“What we lose in our great human exodus from the land is a rooted sense, as deep and intangible as religious faith, of why we need to hold on to the wild and beautiful places that once surrounded us.” Barbara Kingsolver, Small Wonder
Many of us here in the Pacific Northwest have been busy enjoying the first few weeks of Spring – planting, hiking, and watching new life spring up from our flower beds and gardens. It seems fitting that on Tuesday, April 22, we celebrated Earth Day, a holiday dedicated to environmental health awareness and the conservation of our planet. Founded in the United States in 1970, Earth Day is now a global event, recognized in 192 countries. As the only event celebrated simultaneously around the globe by people of all backgrounds, faiths and nationalities, Earth Day is an opportunity to discuss the impact we are having on the environment, and in turn, how the human-driven changes in our climate and ecosystem are impacting health around the globe, especially for women.
For centuries, human beings lived close to the land, cultivating and respecting its richness. However, in the past few hundred years, our relationship to the earth has drastically, and some say irreversibly, changed. Studies show that pesticides, hormonally active agents, radiation, PCBs, heavy metals, and other by-products of industry and commercial manufacturing have made their way into our air, waterways, and soil. Just last February, researchers at UC San Francisco and the Centers for Disease Control found that there is a significant increase in the likelihood of bearing a child with low birth rate (associated with serious health concerns such as morbidity, mortality, and chronic health problems), for mothers exposed to high levels of air pollution. Another study, published in January, found that the 2008 ban of certain phthalates in children’s toys has led to significantly less of these materials in Americans’ bloodstreams, but significantly more of the other forms of these chemicals. Naturopathic medicine practitioners believe that, in addition to genetic, prenatal, and social factors, the basis of a person’s health lies in her access to fresh air, healthy food, clean water, and appropriate amounts of sunshine. Nature provides us with an abundance of these factors. What can you do to help protect our vital resources?
- Reduce, reuse, and recycle. Certainly here in Portland this is not just a slogan. Many people place used furniture and clothing out on the curb for those whom might be needing a couch, or a desk, or a sweater. Nationwide, the small house movement is introducing innovative ways to reduce materials, costs, and space. A quick internet search can provide you with many uses for that empty glass salsa jar.
- Eat organic foods and use organic farming methods in your own garden. Organic foods are better for your body and the planet, and it is easier than you may think to keep your garden organic! Save food scraps and use compost instead of fertilizer. Check out your local library for books about natural farming methods, such as selecting certain plants and herbs to deter unwanted bugs.

Work task 1 ▸
Summarize the Earth Day text in two sentences.
Work task 2 ▸
In the Earth Day text, what did the study published in January find about the 2008 ban of certain phthalates in children's toys?

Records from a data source
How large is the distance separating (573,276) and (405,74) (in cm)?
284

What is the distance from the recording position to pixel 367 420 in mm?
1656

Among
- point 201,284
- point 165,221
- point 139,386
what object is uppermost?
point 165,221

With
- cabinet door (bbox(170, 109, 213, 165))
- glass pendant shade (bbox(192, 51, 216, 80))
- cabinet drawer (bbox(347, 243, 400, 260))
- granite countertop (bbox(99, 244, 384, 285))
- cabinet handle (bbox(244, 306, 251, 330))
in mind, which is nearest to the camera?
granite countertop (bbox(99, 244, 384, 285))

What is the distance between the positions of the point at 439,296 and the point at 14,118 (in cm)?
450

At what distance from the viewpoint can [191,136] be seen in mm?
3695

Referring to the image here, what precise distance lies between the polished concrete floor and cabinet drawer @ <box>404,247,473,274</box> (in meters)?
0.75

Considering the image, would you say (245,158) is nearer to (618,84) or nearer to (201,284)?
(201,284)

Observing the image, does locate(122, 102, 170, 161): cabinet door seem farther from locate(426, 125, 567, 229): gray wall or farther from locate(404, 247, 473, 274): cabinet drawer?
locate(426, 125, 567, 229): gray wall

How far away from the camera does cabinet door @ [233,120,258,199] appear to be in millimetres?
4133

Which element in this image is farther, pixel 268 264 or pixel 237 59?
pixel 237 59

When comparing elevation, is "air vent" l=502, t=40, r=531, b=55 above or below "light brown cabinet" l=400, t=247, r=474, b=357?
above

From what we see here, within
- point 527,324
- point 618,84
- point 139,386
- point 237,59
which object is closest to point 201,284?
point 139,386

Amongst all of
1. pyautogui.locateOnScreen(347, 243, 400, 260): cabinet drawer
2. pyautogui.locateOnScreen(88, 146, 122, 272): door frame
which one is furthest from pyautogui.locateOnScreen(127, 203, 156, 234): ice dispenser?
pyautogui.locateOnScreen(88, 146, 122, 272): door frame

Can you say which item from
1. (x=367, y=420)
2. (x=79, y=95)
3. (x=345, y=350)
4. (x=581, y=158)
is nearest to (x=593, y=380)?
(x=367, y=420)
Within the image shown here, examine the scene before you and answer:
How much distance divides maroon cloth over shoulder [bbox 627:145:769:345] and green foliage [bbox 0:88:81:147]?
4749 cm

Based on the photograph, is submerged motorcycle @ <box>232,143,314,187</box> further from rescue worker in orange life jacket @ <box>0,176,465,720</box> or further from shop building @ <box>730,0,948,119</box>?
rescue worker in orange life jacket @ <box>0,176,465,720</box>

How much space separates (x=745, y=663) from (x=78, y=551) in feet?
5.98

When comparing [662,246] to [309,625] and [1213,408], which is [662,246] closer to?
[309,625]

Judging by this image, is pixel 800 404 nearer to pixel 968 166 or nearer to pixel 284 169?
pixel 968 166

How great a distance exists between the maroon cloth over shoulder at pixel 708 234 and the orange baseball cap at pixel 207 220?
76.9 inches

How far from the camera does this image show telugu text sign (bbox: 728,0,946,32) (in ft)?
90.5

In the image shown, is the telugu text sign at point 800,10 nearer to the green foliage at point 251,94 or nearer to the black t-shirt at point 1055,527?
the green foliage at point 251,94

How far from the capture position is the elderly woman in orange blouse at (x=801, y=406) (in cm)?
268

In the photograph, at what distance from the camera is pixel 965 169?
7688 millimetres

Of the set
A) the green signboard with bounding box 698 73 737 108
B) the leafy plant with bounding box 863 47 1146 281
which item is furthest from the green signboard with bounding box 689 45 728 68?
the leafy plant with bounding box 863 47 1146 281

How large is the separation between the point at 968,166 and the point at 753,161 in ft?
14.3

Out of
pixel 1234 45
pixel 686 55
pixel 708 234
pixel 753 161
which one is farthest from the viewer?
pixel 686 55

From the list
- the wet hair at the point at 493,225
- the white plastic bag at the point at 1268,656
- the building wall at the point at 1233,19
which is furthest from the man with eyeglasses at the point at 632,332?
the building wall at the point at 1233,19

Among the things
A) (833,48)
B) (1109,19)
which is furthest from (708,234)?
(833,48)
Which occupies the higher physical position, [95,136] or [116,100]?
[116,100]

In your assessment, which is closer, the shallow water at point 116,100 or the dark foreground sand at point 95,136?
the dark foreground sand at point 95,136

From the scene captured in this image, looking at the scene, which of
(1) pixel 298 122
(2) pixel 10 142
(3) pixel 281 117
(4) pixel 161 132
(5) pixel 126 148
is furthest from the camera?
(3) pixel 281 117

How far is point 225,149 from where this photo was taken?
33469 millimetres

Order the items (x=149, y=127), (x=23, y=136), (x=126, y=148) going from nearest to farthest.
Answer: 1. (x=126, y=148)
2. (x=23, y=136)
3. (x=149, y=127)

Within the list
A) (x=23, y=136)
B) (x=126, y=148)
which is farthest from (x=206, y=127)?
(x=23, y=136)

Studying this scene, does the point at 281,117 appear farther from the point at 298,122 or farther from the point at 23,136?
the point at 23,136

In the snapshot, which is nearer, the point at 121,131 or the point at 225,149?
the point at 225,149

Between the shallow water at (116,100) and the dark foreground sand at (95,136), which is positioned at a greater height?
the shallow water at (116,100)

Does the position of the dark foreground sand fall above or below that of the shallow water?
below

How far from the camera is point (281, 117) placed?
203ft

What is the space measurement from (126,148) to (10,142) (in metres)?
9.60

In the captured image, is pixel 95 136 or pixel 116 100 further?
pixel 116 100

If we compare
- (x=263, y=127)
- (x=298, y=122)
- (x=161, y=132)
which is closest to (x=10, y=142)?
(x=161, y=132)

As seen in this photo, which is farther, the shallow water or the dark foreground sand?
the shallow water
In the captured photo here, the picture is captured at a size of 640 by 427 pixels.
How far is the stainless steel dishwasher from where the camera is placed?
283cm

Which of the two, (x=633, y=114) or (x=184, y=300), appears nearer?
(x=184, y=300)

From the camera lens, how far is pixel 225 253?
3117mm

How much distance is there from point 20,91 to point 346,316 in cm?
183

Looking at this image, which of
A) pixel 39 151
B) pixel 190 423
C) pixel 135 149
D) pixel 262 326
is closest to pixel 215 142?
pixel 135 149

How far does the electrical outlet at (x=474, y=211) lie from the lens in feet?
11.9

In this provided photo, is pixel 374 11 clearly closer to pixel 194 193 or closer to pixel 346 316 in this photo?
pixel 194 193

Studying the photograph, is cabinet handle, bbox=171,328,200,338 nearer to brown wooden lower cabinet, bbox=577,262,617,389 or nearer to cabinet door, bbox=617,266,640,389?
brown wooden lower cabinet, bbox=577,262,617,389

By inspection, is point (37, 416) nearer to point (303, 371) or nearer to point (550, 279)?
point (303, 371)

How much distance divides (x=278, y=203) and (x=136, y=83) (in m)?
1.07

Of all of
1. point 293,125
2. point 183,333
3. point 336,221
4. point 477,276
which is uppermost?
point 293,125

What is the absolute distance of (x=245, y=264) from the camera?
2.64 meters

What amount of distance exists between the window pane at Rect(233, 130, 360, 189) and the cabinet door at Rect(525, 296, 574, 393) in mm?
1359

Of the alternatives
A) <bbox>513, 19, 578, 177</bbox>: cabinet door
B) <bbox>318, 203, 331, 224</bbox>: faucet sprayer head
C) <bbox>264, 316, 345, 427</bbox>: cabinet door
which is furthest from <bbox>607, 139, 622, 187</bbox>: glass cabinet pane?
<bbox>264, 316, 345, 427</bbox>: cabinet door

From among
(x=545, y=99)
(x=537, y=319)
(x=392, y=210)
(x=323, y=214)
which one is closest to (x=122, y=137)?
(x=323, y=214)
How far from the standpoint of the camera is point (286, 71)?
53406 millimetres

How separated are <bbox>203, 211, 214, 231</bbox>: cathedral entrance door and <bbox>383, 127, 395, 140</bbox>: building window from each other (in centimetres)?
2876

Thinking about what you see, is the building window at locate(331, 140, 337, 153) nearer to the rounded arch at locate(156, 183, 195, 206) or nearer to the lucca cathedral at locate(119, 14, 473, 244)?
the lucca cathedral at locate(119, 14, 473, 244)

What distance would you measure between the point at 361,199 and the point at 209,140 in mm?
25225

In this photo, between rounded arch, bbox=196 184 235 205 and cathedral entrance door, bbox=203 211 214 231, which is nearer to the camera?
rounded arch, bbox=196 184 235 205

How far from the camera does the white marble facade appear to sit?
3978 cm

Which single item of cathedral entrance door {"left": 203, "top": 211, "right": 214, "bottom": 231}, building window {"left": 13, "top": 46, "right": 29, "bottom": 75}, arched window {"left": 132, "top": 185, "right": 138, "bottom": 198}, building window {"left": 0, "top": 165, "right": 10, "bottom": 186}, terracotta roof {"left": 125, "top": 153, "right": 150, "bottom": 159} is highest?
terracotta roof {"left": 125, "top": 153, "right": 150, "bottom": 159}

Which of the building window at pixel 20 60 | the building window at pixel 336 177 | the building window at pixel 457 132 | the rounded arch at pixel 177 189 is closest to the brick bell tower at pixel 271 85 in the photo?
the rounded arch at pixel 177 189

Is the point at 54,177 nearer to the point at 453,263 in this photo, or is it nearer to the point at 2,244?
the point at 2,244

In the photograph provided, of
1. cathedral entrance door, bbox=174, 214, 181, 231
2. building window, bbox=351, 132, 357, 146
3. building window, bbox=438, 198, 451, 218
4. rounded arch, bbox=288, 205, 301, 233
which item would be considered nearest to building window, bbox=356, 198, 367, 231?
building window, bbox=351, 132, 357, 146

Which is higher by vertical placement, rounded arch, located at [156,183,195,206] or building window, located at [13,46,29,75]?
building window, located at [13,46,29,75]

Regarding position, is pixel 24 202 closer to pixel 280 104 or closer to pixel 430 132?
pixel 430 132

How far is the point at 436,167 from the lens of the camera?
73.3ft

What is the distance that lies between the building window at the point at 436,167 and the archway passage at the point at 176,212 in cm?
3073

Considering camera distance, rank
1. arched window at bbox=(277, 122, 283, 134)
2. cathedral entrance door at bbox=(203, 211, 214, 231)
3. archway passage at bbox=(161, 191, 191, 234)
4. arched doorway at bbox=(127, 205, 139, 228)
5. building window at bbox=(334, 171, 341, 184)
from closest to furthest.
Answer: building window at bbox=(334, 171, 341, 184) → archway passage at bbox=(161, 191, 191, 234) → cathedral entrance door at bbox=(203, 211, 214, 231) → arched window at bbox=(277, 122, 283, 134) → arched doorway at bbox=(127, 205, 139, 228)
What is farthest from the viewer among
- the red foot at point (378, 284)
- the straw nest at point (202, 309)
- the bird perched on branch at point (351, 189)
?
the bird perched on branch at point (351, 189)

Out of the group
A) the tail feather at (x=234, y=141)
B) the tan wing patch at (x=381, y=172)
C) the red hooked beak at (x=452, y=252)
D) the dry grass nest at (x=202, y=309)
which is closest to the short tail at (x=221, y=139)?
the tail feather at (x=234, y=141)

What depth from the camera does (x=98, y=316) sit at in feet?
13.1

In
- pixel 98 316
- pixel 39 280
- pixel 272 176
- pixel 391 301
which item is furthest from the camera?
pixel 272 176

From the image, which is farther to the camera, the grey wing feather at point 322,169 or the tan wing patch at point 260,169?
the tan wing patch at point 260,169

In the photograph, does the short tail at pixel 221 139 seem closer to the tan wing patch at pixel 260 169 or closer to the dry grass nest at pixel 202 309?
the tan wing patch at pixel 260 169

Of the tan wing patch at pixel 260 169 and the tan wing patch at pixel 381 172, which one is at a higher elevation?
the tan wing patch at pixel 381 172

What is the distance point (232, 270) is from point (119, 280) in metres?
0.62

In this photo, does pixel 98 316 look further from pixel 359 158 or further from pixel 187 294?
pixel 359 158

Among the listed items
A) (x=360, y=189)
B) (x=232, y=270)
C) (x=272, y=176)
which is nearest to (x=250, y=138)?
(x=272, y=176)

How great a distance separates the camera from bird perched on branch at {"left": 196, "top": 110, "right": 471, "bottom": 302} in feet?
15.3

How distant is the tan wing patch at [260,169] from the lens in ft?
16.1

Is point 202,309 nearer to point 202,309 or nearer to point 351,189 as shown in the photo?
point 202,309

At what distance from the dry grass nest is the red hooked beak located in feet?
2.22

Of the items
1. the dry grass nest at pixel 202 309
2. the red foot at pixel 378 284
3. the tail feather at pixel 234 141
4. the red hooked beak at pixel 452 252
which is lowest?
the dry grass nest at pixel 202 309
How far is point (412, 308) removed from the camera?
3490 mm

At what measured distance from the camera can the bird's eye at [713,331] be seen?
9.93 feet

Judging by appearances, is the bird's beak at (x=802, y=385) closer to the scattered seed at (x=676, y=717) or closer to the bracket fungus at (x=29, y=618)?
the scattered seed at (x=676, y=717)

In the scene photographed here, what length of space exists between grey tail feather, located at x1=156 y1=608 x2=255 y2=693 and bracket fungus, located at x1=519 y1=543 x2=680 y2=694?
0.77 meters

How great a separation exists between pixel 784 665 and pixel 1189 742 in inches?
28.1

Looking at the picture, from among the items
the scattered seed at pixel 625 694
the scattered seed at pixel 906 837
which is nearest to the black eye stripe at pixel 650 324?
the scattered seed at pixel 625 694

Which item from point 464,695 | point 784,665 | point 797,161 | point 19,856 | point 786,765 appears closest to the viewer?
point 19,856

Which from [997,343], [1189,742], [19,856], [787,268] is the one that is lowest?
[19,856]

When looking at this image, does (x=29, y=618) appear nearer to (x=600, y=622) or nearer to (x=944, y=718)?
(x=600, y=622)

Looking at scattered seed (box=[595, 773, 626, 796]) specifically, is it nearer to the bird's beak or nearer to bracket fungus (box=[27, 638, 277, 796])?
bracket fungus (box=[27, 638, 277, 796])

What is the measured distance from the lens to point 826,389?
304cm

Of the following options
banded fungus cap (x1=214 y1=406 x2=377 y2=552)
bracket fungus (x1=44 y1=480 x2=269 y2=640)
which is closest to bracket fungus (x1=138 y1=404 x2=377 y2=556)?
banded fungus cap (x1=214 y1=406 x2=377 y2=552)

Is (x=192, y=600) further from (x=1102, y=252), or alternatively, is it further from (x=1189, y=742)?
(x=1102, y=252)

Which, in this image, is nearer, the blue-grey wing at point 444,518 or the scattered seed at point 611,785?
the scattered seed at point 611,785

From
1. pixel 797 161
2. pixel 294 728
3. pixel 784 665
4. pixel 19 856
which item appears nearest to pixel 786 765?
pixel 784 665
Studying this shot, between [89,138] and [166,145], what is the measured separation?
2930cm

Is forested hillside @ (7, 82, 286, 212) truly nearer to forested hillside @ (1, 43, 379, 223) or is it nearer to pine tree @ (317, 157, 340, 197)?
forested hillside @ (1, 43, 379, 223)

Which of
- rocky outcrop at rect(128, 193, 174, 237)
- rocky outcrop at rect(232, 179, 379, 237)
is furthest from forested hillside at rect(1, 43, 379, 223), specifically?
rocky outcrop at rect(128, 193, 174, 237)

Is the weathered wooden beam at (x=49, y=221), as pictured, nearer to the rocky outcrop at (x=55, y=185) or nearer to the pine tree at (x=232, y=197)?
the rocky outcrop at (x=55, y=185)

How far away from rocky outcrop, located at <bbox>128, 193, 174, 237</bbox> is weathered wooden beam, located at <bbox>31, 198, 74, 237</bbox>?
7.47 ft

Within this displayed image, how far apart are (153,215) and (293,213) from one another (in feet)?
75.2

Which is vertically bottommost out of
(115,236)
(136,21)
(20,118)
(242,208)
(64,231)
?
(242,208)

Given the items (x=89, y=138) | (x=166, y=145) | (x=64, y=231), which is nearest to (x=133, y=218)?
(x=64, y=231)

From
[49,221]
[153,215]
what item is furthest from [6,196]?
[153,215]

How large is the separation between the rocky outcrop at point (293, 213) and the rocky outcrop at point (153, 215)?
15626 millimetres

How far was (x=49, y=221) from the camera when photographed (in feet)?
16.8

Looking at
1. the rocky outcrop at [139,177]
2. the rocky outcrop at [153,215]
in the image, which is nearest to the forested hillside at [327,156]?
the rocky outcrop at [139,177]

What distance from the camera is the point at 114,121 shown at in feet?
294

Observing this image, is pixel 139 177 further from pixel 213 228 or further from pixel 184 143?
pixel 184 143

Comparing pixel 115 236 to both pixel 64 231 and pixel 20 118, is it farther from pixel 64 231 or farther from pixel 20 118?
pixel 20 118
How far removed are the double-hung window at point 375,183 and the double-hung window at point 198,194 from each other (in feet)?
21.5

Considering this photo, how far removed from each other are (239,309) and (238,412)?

Solution 1 ▸
Earth Day, founded in the United States in 1970 and now recognized in 192 countries, is an opportunity to discuss how human-driven changes in climate and ecosystems are affecting health around the globe, especially for women. Industrial and manufacturing by-products have made their way into the air, waterways, and soil, and ways to protect vital resources include reducing, reusing, and recycling and eating organic foods and using organic methods in home gardens.

Solution 2 ▸
It found that the ban has led to significantly less of these materials in Americans' bloodstreams but significantly more of the other forms of these chemicals.